● **PASSAGE GIVEN**:
-- -- --
A Dream of Departure

Man, were we busy. People were returning from other assignments, and we were all going in new directions. I knew them all, co-workers, comrades, friends. Our energy was high. My wife was busy with a special task but was becoming frustrated with her role and how others regarded her.

Our commander got up on a table to address us. He began lamely. Not getting the response he expected, he went in a new direction and then told us he’d talk to us later. We resumed our preparations.

I was happy and excited, anticipating new directions. “We need to celebrate,” someone said. “Yes,” I agreed. “We should get beer,” another said.

“I can make beer,” I announced. As I did, I went back to a clear plastic bag. Dry yellow foam filled it. Holding it up, I said, “This is beer.” The bag was as light as cotton candy. “You just need to add water.” Others were doubtful and amazed, but I was undaunted, joking with them about the brew that would result.

The bag was not closed. Tilting to one side as I pressed forward, much of the yellow foam fell out. I remained undaunted and in a humorous frame. Still talking and laughing, I began scooping up the foam and shoving it back into the bag. Another came to help, holding the bag open for me. We found this very funny.
-- -- --
● **COLLECTED DATA**:
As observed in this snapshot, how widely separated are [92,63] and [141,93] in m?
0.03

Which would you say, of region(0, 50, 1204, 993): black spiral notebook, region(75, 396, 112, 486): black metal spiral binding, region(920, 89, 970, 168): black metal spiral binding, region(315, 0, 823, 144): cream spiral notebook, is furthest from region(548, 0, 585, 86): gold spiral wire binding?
-- -- --
● **SET TASK A**:
In the dream passage, what filled the clear plastic bag?
● **SET TASK B**:
Explain why, according to the dream passage, much of the yellow foam fell out of the bag.
● **SET TASK C**:
Reproduce the part of the dream passage starting with "Man, were we" and going on through "others regarded her.".

● **EXERCISE RESULT A**:
Dry yellow foam filled the bag.

● **EXERCISE RESULT B**:
The bag was not closed. When it tilted to one side as the narrator pressed forward, much of the foam spilled out.

● **EXERCISE RESULT C**:
Man, were we busy. People were returning from other assignments, and we were all going in new directions. I knew them all, co-workers, comrades, friends. Our energy was high. My wife was busy with a special task but was becoming frustrated with her role and how others regarded her.